--- THE TASK ---
Give every entry again, word for word.
## Begin ENTRIES SHOWN
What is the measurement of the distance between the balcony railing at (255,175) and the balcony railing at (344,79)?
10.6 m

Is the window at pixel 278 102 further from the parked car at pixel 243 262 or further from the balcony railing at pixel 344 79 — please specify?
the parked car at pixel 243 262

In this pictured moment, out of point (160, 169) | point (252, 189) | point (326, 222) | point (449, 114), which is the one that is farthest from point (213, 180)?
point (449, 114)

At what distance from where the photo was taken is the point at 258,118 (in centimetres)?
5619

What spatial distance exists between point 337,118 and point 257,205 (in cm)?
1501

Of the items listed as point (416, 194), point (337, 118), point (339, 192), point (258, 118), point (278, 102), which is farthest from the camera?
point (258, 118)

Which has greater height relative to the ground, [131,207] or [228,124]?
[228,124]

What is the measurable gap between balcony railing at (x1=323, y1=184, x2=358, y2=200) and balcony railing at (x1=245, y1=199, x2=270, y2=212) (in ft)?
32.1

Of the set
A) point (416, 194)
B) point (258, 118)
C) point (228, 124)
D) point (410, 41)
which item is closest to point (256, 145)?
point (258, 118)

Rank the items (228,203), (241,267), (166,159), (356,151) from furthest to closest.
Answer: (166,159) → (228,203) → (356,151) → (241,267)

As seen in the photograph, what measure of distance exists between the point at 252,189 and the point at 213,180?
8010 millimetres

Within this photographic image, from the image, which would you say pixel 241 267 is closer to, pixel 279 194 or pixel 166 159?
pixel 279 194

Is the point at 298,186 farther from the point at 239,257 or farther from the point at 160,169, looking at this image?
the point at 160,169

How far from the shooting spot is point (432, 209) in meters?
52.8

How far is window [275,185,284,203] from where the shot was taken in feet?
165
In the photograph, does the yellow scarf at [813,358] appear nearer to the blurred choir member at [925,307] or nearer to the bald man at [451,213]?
## End ENTRIES SHOWN
--- SOLUTION ---
What is the measurement of the distance between the balcony railing at (255,175) and the balcony railing at (344,79)?
10.6 m

Is the window at pixel 278 102 further from the parked car at pixel 243 262 or further from the balcony railing at pixel 344 79 — please specify?
the parked car at pixel 243 262

In this pictured moment, out of point (160, 169) | point (252, 189) | point (326, 222) | point (449, 114), which is the one that is farthest from point (213, 180)?
point (449, 114)

At what distance from where the photo was taken is the point at 258,118 (in centimetres)?
5619

What spatial distance exists between point 337,118 and point 257,205 (in cm)?
1501

Of the items listed as point (416, 194), point (337, 118), point (339, 192), point (258, 118), point (278, 102), which is farthest from the camera?
point (258, 118)

Which has greater height relative to the ground, [131,207] or [228,124]?
[228,124]

What is the measurable gap between balcony railing at (x1=323, y1=184, x2=358, y2=200) and balcony railing at (x1=245, y1=199, x2=270, y2=212) (in ft)?
32.1

Of the set
A) point (416, 194)
B) point (258, 118)
C) point (228, 124)
D) point (410, 41)
which item is closest to point (256, 145)?
point (258, 118)

Rank the items (228,203), (241,267), (166,159), (356,151) from furthest to closest.
Answer: (166,159) → (228,203) → (356,151) → (241,267)

As seen in the photograph, what measure of distance exists between the point at 252,189 and the point at 213,180?
8010 millimetres

Within this photographic image, from the image, which would you say pixel 241 267 is closer to, pixel 279 194 or pixel 166 159?
pixel 279 194

Is the point at 298,186 farther from the point at 239,257 or farther from the point at 160,169, looking at this image?
the point at 160,169

How far from the shooting spot is point (432, 209) in meters?
52.8

How far is window [275,185,284,203] from where the shot was taken in feet?
165
In the photograph, does the yellow scarf at [813,358] appear nearer to the blurred choir member at [925,307] or nearer to the bald man at [451,213]?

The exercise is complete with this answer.